Der Wasserstoffmobilität wird großes Potenzial zugeschrieben – doch im Vergleich zum akkubetriebenen Elektromobil sind bisher fast keine Brennstoffzellenfahrzeuge auf der Straße. Kommt der Durchbruch noch?
Herr Prof. Dr. Sattler, welche Rolle spielt Wasserstoff im Energiemix der Zukunft?
— Eine ganz wichtige. Denn er ist per se in unbegrenzten Mengen auf der Erde verfügbar und durch den Einsatz von Erneuerbaren Energien unendlich umwandelbar. Damit kann er einen wesentlichen Beitrag zur Stromerzeugung leisten. Wir können ihn für mobile Anwendungen ebenso wie als Grundstoff für Industrieverfahren einsetzen. Nicht zuletzt lässt sich mit Wasserstoff die Energie der Erneuerbaren speichern, transportieren und nach Gusto nutzen: für die Erzeugung von Strom und Wärme, aber auch die Herstellung von Chemikalien bis hin zu Future Fuels.
Nehmen wir die Mobilität in den Blick. Wo sehen Sie Wasserstoff am ehesten? Autos? Lkw? Busse? Schiffe?
— Im Prinzip bei allen diesen Anwendungen. Fangen wir mal mit den Bussen an: Es fahren hierzulande vor allem deshalb so wenig Brennstoffzellenbusse durch die Gegend, weil der europäische Markt schlicht leergekauft ist. Köln und Wuppertal haben im Februar zusammen 40 Busse beim niederländischen Hersteller Van Hool bestellt, die erst im Frühjahr 2019 ausgeliefert werden. In China sieht das deutlich anders aus, dort werden bereits 6.000 Busse pro Jahr produziert. Ein weiteres Riesenpotenzial hat der Schienenverkehr: Über 40 Prozent des deutschen Schienennetzes sind nicht elektrifiziert. Und im Bereich Lkw sehe ich ebenfalls große Chancen, denn hier sind ein hohes Drehmoment und große Reichweiten gefordert: ideal für die Brennstoffzelle, schwieriger für den Akku. Bei Schiffen sieht es ebenso aus: Shell und Kawasaki haben ein Joint Venture namens "Hydrogen Road" begonnen, das unter anderem große Tanker mit Wasserstoffantrieb entwickelt.

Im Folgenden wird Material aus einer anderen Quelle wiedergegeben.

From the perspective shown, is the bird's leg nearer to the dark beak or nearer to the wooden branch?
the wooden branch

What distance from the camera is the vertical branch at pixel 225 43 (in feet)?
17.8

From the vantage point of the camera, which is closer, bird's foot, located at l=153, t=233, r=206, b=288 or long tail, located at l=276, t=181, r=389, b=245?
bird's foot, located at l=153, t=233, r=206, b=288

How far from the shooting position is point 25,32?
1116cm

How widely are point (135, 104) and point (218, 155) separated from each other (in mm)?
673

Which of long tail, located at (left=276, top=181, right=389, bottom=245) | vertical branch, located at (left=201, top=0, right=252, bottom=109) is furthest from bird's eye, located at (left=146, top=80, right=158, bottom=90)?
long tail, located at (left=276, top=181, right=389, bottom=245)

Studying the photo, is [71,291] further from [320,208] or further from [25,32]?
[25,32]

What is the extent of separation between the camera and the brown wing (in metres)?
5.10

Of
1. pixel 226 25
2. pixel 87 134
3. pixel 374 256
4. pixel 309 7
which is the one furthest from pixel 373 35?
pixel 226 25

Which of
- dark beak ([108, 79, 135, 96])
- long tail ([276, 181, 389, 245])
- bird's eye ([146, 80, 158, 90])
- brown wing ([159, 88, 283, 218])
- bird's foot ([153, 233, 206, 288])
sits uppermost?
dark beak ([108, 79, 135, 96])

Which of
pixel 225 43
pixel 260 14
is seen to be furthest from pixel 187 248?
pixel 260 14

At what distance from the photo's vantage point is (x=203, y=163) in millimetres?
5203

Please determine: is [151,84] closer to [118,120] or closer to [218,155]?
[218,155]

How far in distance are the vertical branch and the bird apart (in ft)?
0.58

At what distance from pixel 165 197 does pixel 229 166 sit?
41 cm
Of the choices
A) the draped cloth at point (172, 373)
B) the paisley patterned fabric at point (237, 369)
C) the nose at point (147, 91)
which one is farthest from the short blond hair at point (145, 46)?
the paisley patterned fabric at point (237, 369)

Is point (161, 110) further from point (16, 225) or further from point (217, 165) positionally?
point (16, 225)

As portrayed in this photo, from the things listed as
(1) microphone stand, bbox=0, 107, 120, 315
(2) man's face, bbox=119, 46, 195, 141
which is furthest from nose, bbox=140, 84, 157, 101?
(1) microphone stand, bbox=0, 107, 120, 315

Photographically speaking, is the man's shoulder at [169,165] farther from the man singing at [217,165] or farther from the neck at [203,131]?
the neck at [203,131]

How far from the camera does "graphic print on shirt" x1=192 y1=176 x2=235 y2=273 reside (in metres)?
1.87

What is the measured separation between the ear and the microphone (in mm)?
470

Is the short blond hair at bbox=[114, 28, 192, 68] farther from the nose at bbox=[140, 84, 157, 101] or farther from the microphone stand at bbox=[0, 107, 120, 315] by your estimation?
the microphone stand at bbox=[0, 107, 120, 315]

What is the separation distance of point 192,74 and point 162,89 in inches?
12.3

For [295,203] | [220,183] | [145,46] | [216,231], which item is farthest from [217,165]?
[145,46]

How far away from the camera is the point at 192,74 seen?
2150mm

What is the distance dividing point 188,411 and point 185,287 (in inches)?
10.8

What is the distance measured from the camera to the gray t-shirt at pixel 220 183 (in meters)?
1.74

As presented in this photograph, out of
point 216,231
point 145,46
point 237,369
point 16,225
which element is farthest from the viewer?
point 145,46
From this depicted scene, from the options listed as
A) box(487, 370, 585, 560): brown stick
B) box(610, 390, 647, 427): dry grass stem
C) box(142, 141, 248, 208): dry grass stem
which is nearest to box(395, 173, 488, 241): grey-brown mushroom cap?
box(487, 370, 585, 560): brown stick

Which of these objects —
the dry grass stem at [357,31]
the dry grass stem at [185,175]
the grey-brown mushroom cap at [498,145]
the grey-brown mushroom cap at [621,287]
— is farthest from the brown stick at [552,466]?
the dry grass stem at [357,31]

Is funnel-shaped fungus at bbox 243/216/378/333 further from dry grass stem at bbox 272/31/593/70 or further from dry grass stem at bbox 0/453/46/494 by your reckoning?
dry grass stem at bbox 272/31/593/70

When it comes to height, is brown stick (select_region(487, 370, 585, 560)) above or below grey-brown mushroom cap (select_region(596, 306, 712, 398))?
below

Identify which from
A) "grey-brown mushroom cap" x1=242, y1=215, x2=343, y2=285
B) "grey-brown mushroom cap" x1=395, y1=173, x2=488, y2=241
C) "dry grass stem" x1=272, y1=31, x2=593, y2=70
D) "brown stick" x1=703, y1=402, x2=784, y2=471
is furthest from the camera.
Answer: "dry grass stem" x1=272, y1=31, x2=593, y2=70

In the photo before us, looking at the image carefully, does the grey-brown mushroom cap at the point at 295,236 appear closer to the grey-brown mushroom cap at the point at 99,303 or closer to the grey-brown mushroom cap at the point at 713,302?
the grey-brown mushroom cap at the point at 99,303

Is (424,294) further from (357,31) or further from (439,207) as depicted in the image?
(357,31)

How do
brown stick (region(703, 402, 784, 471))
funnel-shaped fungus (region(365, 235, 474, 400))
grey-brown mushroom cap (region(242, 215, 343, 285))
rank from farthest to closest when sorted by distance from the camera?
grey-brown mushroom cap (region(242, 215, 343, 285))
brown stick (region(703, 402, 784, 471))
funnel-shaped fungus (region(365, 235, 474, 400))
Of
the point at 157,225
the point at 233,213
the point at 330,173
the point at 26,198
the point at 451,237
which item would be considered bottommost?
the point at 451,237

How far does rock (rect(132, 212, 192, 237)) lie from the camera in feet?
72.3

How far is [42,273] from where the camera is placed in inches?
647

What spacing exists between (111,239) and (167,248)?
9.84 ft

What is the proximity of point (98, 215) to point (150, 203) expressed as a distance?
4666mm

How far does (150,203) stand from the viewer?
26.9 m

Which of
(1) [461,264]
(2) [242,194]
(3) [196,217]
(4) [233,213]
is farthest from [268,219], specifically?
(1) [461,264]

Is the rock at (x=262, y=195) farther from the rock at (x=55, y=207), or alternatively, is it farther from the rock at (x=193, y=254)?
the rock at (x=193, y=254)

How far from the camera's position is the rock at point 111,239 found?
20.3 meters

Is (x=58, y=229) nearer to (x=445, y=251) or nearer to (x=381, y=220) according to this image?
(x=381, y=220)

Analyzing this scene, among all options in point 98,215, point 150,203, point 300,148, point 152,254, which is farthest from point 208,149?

Und der Individualverkehr?
— Für manche Einsatzszenarien sind Batterieautos ausgezeichnet. Doch das Brennstoffzellenauto hat sehr viel mehr gemein mit unserer Erfahrung von Individualmobilität. Gerade für diejenigen, die keine Ladestation besitzen und größere Distanzen zurücklegen müssen, ist der Wasserstoff weitaus einfacher handhabbar. Das betrifft auch Pendler mit größeren Distanzen oder Menschen auf dem Land.
Es scheint, als hinke die deutsche Autoindustrie ziemlich hinterher.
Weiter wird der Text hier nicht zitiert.